Download or read book Kellogg Family Breakfast Cereal Pioneers written by Joanne Mattern and published by ABDO. This book was released on 2015-01-01 with total page 35 pages. Available in PDF, EPUB and Kindle. Book excerpt: In this title, unwrap the lives of talented Kellogg's cereal pioneer, Dr. John Harvey Kellogg and W.K. Kellogg! Readers will enjoy getting the scoop on these Food Dudes, beginning with their childhood in Battle Creek, Michigan. Students can follow their success story from John's education at Bellevue Hospital Medical College and W.K.'s career as a broom salesman to their work together at the Battle Creek Sanitarium that led to the first flaked cereal business, the Sanitas Food Company. John and W.K.'s family and retirement years are also highlighted. Engaging text familiarizes readers with topics of interest including Charles W. Post's corporate espionage and the W.K. Kellogg Foundation. An entertaining sidebar, a helpful timeline, a glossary, and an index, supplement the historical and color photos showcased in this inspiring biography. Aligned to Common Core Standards and correlated to state standards. Checkerboard Library is an imprint of Abdo Publishing, a division of ABDO.

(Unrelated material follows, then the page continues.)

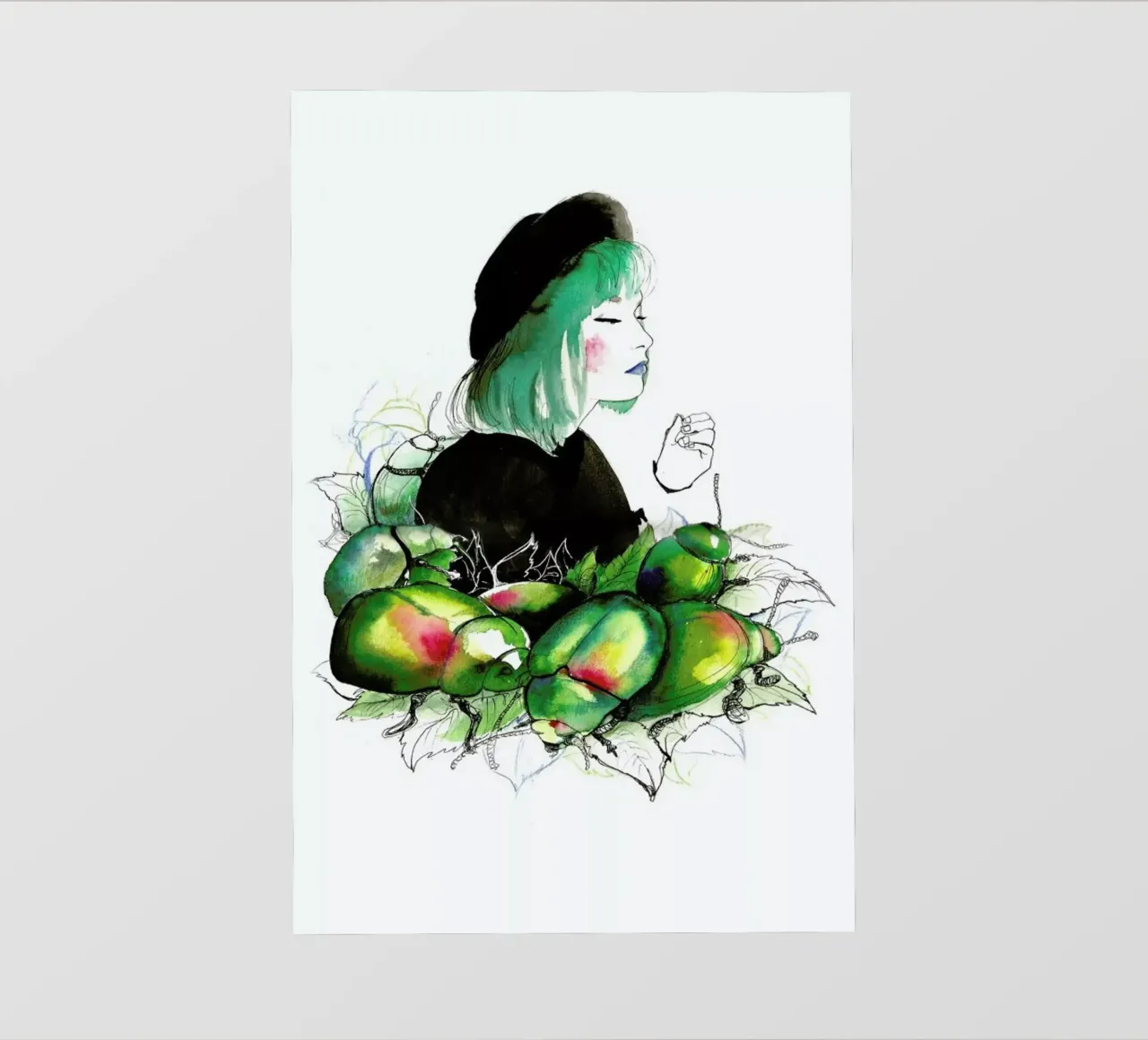 Beetles pellicola backlit da Ina Stanimirova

Book Handbook of Cereal Science and Technology

Download or read book Handbook of Cereal Science and Technology written by Klaus J. Lorenz and published by Marcel Dekker Incorporated. This book was released on 1991 with total page 882 pages. Available in PDF, EPUB and Kindle. Book excerpt: Understanding of the composition, chemistry, and processing aspects of grains are fundamental to increased food production for the world's population. The detailed reviews presented here deal first with the history, types and uses of the major cereals and then with their chemistry and components and

Book The Story of Soy

    Book Details:
  • Author : Christine M. Du Bois
  • Publisher : Reaktion Books
  • Release : 2018-04-15
  • ISBN : 1780239653
  • Pages : 372 pages

Download or read book The Story of Soy written by Christine M. Du Bois and published by Reaktion Books. This book was released on 2018-04-15 with total page 372 pages. Available in PDF, EPUB and Kindle. Book excerpt: The humble soybean is the world’s most widely grown and most traded oilseed. And though found in everything from veggie burgers to cosmetics, breakfast cereals to plastics, soy is also a poorly understood crop often viewed in extreme terms—either as a superfood or a deadly poison. In this illuminating book, Christine M. Du Bois reveals soy’s hugely significant role in human history as she traces the story of soy from its domestication in ancient Asia to the promise and peril ascribed to it in the twenty-first century. Traveling across the globe and through millennia, The Story of Soy includes a cast of fascinating characters as vast as the soy fields themselves—entities who’ve applauded, experimented with, or despised soy. From Neolithic villagers to Buddhist missionaries, European colonialists, Japanese soldiers, and Nazi strategists; from George Washington Carver to Henry Ford, Monsanto, and Greenpeace; from landless peasants to petroleum refiners, Du Bois explores soy subjects as diverse as its impact on international conflicts, its role in large-scale meat production and disaster relief, its troubling ecological impacts, and the nutritional controversies swirling around soy today. She also describes its genetic modification, the scandals and pirates involved in the international trade in soybeans, and the potential of soy as an intriguing renewable fuel. Featuring compelling historical and contemporary photographs, The Story of Soy is a potent reminder never to underestimate the importance of even the most unprepossesing sprout.